William Danner, president of CreditRiskMonitor, a financial risk analysis firm, said the outlook is fairly “tough,” given the challenges ahead for Bon-Ton.
“Given the challenges, I would give them less than an even chance that they could make it as an [reorganized] company, even with independent investment,” Danner said. He added that management has a very difficult high-wire act, noting they first need to get enough financing to avoid a liquidation, and then even if they get that accomplished, need to execute to avoid the bankruptcy parlance of a Chapter 22, when retailers who exit a Chapter 11 head back in for a second tour of bankruptcy proceedings.
One bright note that could help Bon-Ton is the expectation that retailers could see a better 2018, although that leaves a big question mark on what 2019 could bring, Danner said.
In the bankruptcy petition filed on Sunday, the company listed assets at $1.59 billion and liabilities at $1.74 billion as of Oct. 28. In addition to leasing 227 stores, the regional department store operator owns 22 stores, as well as the ground leases on seven sites.

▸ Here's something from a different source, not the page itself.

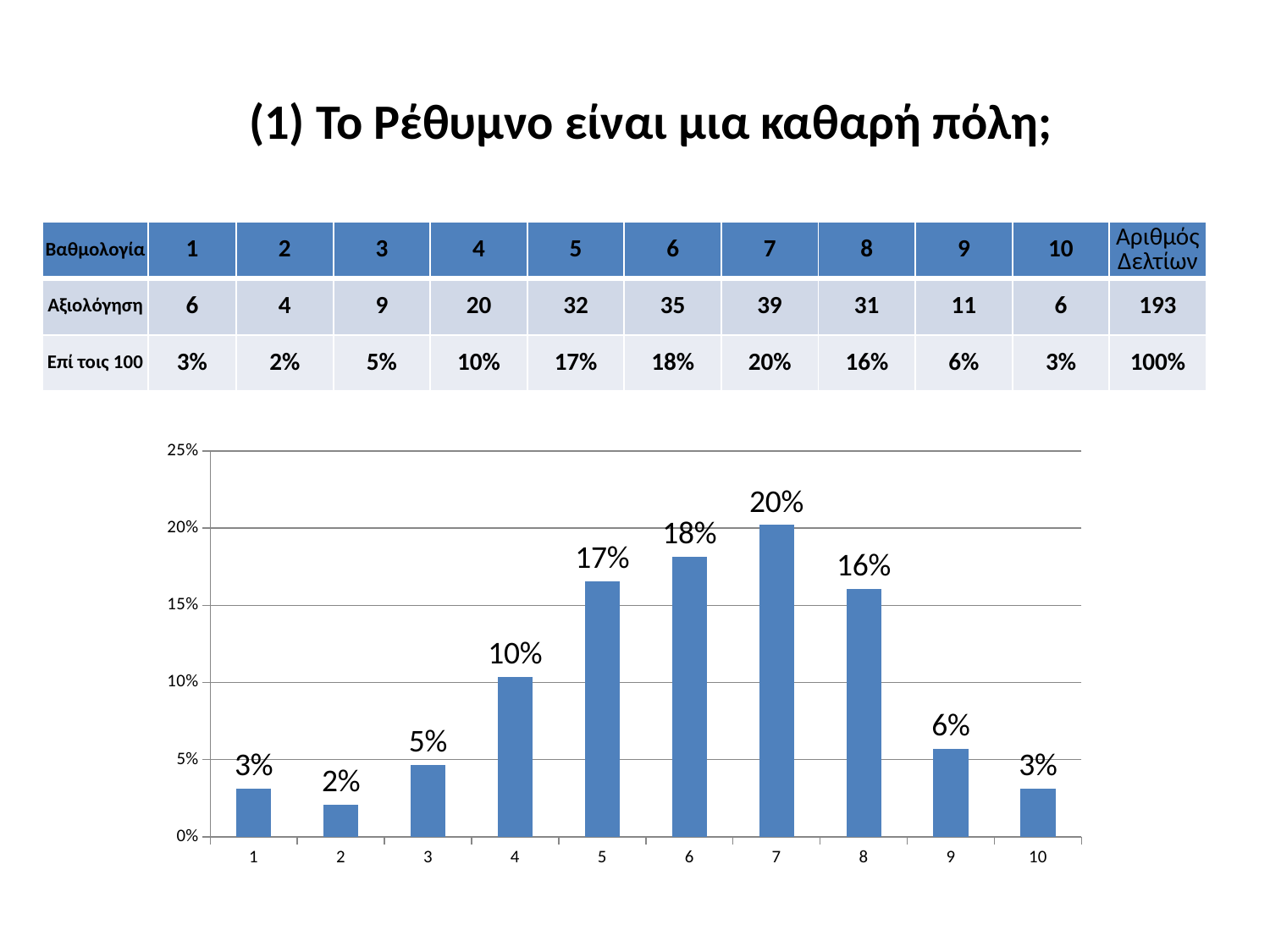
Is the value for category 8 in the bar chart greater or less than 15%? greater What kind of chart is shown on the slide? bar chart What is the highest value labelled on the y axis of the bar chart? 25% Which has a larger value in the bar chart, category 6 or category 9? 6 Do the values in the bar chart rise or fall from category 7 to category 10? fall Which category has the highest value in the bar chart? 7 Which category has the lowest value in the bar chart? 2 What is the difference between the values for category 7 and category 8 in the bar chart? 4% How many categories are shown on the x axis of the bar chart? 10 What is the difference between the values for category 5 and category 3 in the bar chart? 12% What is the value shown for category 4 in the bar chart? 10% What is the value shown for category 7 in the bar chart? 20%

Among its top 10 unsecured creditors are: Estée Lauder, Pittsburgh, $5.1 million; HanesBrands, Chicago, $3.6 million; Michael Kors USA Inc., Dallas, $2.8 million; Perry Ellis, Atlanta, $2.4 million; Ralph Lauren, Dallas, $2.2 million; Nine West, Atlanta, $2.1 million and Under Armour, Baltimore, $1.6 million. Other top brands among its top 20 unsecured creditors are: Marc Fisher, Greenwich, Conn., $1.4 million; Elizabeth Arden, Boston, $1.1 million; G-III Leather Fashion Inc., New York, $1 million; Levi Strauss, Atlanta, $964,718, and Skechers USA Inc., Chicago, $910,131.
The first store in the Bon-Ton family — Carson’s — was founded in 1854. Younkers was founded in 1856, and Elder-Beerman was founded in 1883. Bergner’s was founded in 1889, and Boston Store was founded in 1897. The Bon-Ton nameplate was founded in 1898, followed by Herberger’s in 1927. That collection, some through acquisition, gives Bon-Ton the distinction of having a storied history in which the oldest nameplate was founded before the Civil War and the youngest shortly before the Great Depression.